**Objective:**
Please retype every one of the following lines with no changes.

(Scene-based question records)
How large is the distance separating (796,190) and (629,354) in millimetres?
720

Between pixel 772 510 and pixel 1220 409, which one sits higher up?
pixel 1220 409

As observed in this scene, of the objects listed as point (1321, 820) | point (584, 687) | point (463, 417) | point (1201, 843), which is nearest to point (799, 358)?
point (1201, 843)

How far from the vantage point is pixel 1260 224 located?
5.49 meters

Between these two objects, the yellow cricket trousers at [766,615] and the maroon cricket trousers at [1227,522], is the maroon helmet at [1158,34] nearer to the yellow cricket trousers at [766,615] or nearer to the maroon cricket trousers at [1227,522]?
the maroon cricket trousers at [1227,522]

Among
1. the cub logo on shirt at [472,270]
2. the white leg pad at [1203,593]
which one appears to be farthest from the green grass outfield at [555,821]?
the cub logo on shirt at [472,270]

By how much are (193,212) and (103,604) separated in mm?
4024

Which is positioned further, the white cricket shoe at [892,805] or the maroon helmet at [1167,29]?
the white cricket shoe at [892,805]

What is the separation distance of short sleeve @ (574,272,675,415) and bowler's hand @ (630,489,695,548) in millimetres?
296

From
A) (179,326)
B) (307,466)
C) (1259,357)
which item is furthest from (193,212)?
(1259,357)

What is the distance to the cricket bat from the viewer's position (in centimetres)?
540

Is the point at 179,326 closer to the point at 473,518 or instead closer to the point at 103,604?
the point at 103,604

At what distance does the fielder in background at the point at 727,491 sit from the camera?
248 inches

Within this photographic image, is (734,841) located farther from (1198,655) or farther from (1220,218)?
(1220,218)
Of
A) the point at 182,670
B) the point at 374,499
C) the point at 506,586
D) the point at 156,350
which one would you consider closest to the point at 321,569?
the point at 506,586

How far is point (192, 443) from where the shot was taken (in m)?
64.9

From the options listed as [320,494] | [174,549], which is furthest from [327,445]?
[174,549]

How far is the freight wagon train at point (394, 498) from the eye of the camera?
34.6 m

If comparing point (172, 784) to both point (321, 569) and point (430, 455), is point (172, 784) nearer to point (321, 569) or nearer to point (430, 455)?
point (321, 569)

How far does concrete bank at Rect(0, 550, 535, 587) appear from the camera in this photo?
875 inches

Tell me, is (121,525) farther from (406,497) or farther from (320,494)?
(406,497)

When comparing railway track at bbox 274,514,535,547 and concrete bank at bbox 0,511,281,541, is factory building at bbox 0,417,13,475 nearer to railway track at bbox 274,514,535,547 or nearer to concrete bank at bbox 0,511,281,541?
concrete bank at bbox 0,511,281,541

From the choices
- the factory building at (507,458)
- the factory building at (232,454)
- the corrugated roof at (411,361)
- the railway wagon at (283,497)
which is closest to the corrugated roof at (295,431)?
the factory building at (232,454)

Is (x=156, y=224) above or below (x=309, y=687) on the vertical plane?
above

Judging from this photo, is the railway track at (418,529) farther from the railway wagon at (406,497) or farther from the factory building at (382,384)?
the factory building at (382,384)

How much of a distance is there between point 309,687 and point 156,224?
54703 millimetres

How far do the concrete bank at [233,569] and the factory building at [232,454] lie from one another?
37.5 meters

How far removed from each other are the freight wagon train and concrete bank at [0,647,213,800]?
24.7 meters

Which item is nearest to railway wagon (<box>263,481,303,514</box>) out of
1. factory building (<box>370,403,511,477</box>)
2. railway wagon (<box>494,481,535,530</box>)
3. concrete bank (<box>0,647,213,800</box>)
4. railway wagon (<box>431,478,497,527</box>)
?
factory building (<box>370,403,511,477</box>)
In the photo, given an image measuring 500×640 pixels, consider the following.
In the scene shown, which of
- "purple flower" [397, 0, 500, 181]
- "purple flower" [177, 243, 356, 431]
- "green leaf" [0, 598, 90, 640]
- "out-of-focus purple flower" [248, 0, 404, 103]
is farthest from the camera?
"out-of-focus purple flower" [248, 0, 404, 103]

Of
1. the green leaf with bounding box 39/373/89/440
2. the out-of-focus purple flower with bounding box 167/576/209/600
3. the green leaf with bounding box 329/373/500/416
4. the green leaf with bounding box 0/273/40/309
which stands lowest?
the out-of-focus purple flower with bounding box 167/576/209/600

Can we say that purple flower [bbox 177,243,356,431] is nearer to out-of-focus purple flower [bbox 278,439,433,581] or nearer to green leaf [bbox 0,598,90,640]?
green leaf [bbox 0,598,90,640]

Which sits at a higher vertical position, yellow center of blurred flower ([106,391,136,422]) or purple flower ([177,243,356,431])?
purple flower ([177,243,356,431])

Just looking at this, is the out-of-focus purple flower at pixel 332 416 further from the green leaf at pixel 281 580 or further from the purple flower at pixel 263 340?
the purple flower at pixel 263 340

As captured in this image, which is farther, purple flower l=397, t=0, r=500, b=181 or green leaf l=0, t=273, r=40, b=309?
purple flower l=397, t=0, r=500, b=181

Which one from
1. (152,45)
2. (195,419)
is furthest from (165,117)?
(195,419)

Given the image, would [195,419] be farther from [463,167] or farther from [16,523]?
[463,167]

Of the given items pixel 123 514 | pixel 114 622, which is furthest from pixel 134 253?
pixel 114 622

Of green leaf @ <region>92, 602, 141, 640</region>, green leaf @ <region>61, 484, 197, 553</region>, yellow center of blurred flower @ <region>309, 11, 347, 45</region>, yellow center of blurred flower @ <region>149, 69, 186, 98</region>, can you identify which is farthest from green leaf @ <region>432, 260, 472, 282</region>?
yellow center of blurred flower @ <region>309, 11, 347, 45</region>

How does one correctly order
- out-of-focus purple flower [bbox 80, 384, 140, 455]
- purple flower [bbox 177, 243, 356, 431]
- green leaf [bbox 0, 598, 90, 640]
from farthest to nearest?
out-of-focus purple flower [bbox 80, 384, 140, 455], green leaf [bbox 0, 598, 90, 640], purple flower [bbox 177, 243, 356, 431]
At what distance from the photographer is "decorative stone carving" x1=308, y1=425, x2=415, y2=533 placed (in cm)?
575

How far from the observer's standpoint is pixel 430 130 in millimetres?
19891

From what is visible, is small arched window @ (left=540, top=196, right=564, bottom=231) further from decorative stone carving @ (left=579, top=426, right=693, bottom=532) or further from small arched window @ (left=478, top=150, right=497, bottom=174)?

**Expected answer:**
How large is the distance separating (796,190) and (629,354) in millimetres?
720

Between pixel 772 510 and pixel 1220 409, which one sits higher up?
pixel 1220 409

As observed in this scene, of the objects listed as point (1321, 820) | point (584, 687) | point (463, 417) | point (1201, 843), which is nearest to point (799, 358)?
point (1201, 843)

How far from the vantage point is pixel 1260 224 located?
5.49 meters

Between these two objects, the yellow cricket trousers at [766,615] and the maroon cricket trousers at [1227,522], is the maroon helmet at [1158,34] nearer to the yellow cricket trousers at [766,615] or nearer to the maroon cricket trousers at [1227,522]?
the maroon cricket trousers at [1227,522]

Among
1. the cub logo on shirt at [472,270]
2. the white leg pad at [1203,593]
which one appears to be farthest from the green grass outfield at [555,821]?
the cub logo on shirt at [472,270]

By how much are (193,212) and (103,604) separated in mm?
4024

Which is positioned further, the white cricket shoe at [892,805] or the maroon helmet at [1167,29]?
the white cricket shoe at [892,805]

What is the separation distance of short sleeve @ (574,272,675,415) and bowler's hand @ (630,489,695,548) in millimetres?
296

From
A) (179,326)
B) (307,466)
C) (1259,357)
which item is furthest from (193,212)?
(1259,357)

What is the distance to the cricket bat from the viewer's position (in centimetres)?
540

Is the point at 179,326 closer to the point at 473,518 or instead closer to the point at 103,604?
the point at 103,604

At what distance does the fielder in background at the point at 727,491 sit from the camera?
248 inches

Within this photographic image, is (734,841) located farther from (1198,655) or farther from (1220,218)?
(1220,218)
Of
A) the point at 182,670
B) the point at 374,499
C) the point at 506,586
D) the point at 156,350
which one would you consider closest to the point at 321,569?
the point at 506,586

How far is point (192, 443) from where the shot was taken (in m)?
64.9

From the options listed as [320,494] | [174,549], which is furthest from [327,445]?
[174,549]

How far is the freight wagon train at point (394, 498) from the eye of the camera?
34.6 m

If comparing point (172, 784) to both point (321, 569) and point (430, 455), is point (172, 784) nearer to point (321, 569) or nearer to point (430, 455)?
point (321, 569)

How far does concrete bank at Rect(0, 550, 535, 587) appear from the camera in this photo?
875 inches

Tell me, is (121,525) farther from (406,497) or farther from (320,494)?
(406,497)

When comparing railway track at bbox 274,514,535,547 and concrete bank at bbox 0,511,281,541, is factory building at bbox 0,417,13,475 nearer to railway track at bbox 274,514,535,547 or nearer to concrete bank at bbox 0,511,281,541?
concrete bank at bbox 0,511,281,541

From the choices
- the factory building at (507,458)
- the factory building at (232,454)
- the corrugated roof at (411,361)
- the railway wagon at (283,497)
which is closest to the corrugated roof at (295,431)?
the factory building at (232,454)

Is (x=156, y=224) above or below (x=309, y=687) on the vertical plane?
above

Judging from this photo, is the railway track at (418,529) farther from the railway wagon at (406,497) or farther from the factory building at (382,384)?
the factory building at (382,384)

How much of a distance is there between point 309,687 and point 156,224?
54703 millimetres

How far do the concrete bank at [233,569] and the factory building at [232,454] lie from one another?
37.5 meters

How far removed from each other are the freight wagon train and concrete bank at [0,647,213,800]?
24.7 meters

Which item is nearest to railway wagon (<box>263,481,303,514</box>) out of
1. factory building (<box>370,403,511,477</box>)
2. railway wagon (<box>494,481,535,530</box>)
3. concrete bank (<box>0,647,213,800</box>)
4. railway wagon (<box>431,478,497,527</box>)
?
factory building (<box>370,403,511,477</box>)
In the photo, given an image measuring 500×640 pixels, consider the following.
In the scene shown, which of
- "purple flower" [397, 0, 500, 181]
- "purple flower" [177, 243, 356, 431]
- "green leaf" [0, 598, 90, 640]
- "out-of-focus purple flower" [248, 0, 404, 103]
is farthest from the camera?
"out-of-focus purple flower" [248, 0, 404, 103]

Of
1. the green leaf with bounding box 39/373/89/440
2. the out-of-focus purple flower with bounding box 167/576/209/600
3. the green leaf with bounding box 329/373/500/416
4. the green leaf with bounding box 0/273/40/309
which stands lowest?
the out-of-focus purple flower with bounding box 167/576/209/600

Can we say that purple flower [bbox 177,243,356,431] is nearer to out-of-focus purple flower [bbox 278,439,433,581] or nearer to green leaf [bbox 0,598,90,640]?
green leaf [bbox 0,598,90,640]

Which sits at a higher vertical position, yellow center of blurred flower ([106,391,136,422]) or purple flower ([177,243,356,431])?
purple flower ([177,243,356,431])

Just looking at this, is the out-of-focus purple flower at pixel 332 416 further from the green leaf at pixel 281 580 or further from the purple flower at pixel 263 340?
the purple flower at pixel 263 340

As captured in this image, which is farther, purple flower l=397, t=0, r=500, b=181 or green leaf l=0, t=273, r=40, b=309?
purple flower l=397, t=0, r=500, b=181

Which one from
1. (152,45)
2. (195,419)
is furthest from (165,117)?
(195,419)

Given the image, would [195,419] be farther from [463,167] or farther from [16,523]?
[463,167]

Of the given items pixel 123 514 | pixel 114 622, which is furthest from pixel 134 253?
pixel 114 622

Of green leaf @ <region>92, 602, 141, 640</region>, green leaf @ <region>61, 484, 197, 553</region>, yellow center of blurred flower @ <region>309, 11, 347, 45</region>, yellow center of blurred flower @ <region>149, 69, 186, 98</region>, can you identify which is farthest from green leaf @ <region>432, 260, 472, 282</region>?
yellow center of blurred flower @ <region>309, 11, 347, 45</region>

How does one correctly order
- out-of-focus purple flower [bbox 80, 384, 140, 455]
- purple flower [bbox 177, 243, 356, 431]
- green leaf [bbox 0, 598, 90, 640]
from farthest to nearest?
out-of-focus purple flower [bbox 80, 384, 140, 455], green leaf [bbox 0, 598, 90, 640], purple flower [bbox 177, 243, 356, 431]
At what distance from the photographer is "decorative stone carving" x1=308, y1=425, x2=415, y2=533 placed (in cm)?
575

How far from the observer's standpoint is pixel 430 130 in millimetres?
19891

From what is visible, is small arched window @ (left=540, top=196, right=564, bottom=231) further from decorative stone carving @ (left=579, top=426, right=693, bottom=532) or further from small arched window @ (left=478, top=150, right=497, bottom=174)?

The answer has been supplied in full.